Редакция «Красной нови» размещалась в Старопанском переулке, на втором этаже огромного делового дома. Большая длинная комната была разгорожена. У самого входа фанерой была отделена крохотная комнатка-каюта, там был склад бумаги, старых комплектов журнала и стояла железная койка. В этой комнате жил сотрудник редакции — уже не помню, как называлась его должность,— тоже студент МГУ, но уже старшего курса — Василий Никитич Борахвостов. Жилья у него не было, и он предпочел закуток в редакции, а не студенческое общежитие.

В большущей длинной комнате, похожей на сарай, было несколько столов. За первым, у входа, сидел заведующий редакцией Николай Иванович Анов. Почти полвека мы дружили, и я очень любила этого человека, замечательного писателя и, пожалуй, еще более замечательного рассказчика. О нем я писала для Краткой литературной энциклопедии и в своей книге «Драгоценные автографы».

Книги Анова, подаренные мне, занимают у меня целую полку.

Далее за одним из столов сидел заведующий отделом критики Григорий Маркович Корабельников, потом — секретарь редакции Евгения Владимировна Муратова, а дальше — наш техред Клавдия Александровна Санникова. Как я обрадовалась, встретив ее на посту заведующей производственным отделом Гослитиздата в конце 50-х годов. Всегда спокойная, она успевала сделать впятеро больше тех, которые суетились и торопились. Она тогда выпустила двухтомник собрания сочинений Э.Л. Войнич, который я составляла, она же выпустила и первую мою книгу о Войнич в 1960 году...

А тогда рядом с нею поставили и столик для практикантки - для меня.

В глубине этого необъятного помещения был отгорожен еще один закуток — кабинет главного редактора. Телефон Фадеева был соединен с телефоном Анова, и, когда звонили Фадееву, Николай Иванович зычно кричал на всю редакцию:

— Сан Саныч!

Членами редколлегии журнала тогда были Леонид Леонов, Всеволод Иванов, Сутырин, Ермилов.
........
*Письменное задание:* Извлеките из фрагмента о редакции «Красной нови» отрывок от слов «В глубине этого» до слов «Иванов, Сутырин, Ермилов.» включительно, сохранив его без малейших изменений. Опирайтесь исключительно на приведенный фрагмент.

*Записанные данные:*
........
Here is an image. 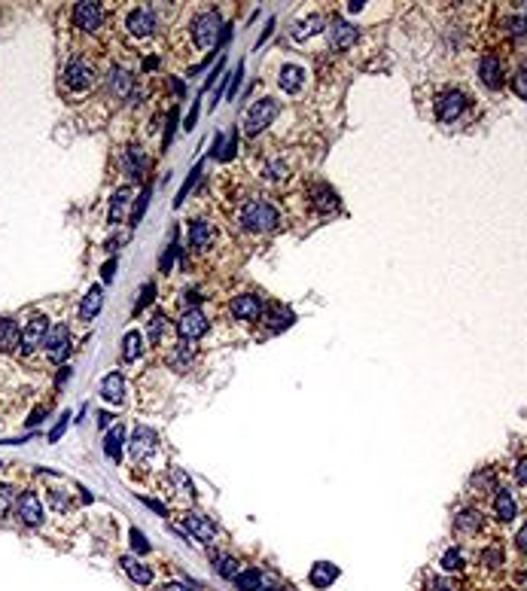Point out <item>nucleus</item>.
........
*Результат задания:*
В глубине этого необъятного помещения был отгорожен еще один закуток — кабинет главного редактора. Телефон Фадеева был соединен с телефоном Анова, и, когда звонили Фадееву, Николай Иванович зычно кричал на всю редакцию:

— Сан Саныч!

Членами редколлегии журнала тогда были Леонид Леонов, Всеволод Иванов, Сутырин, Ермилов.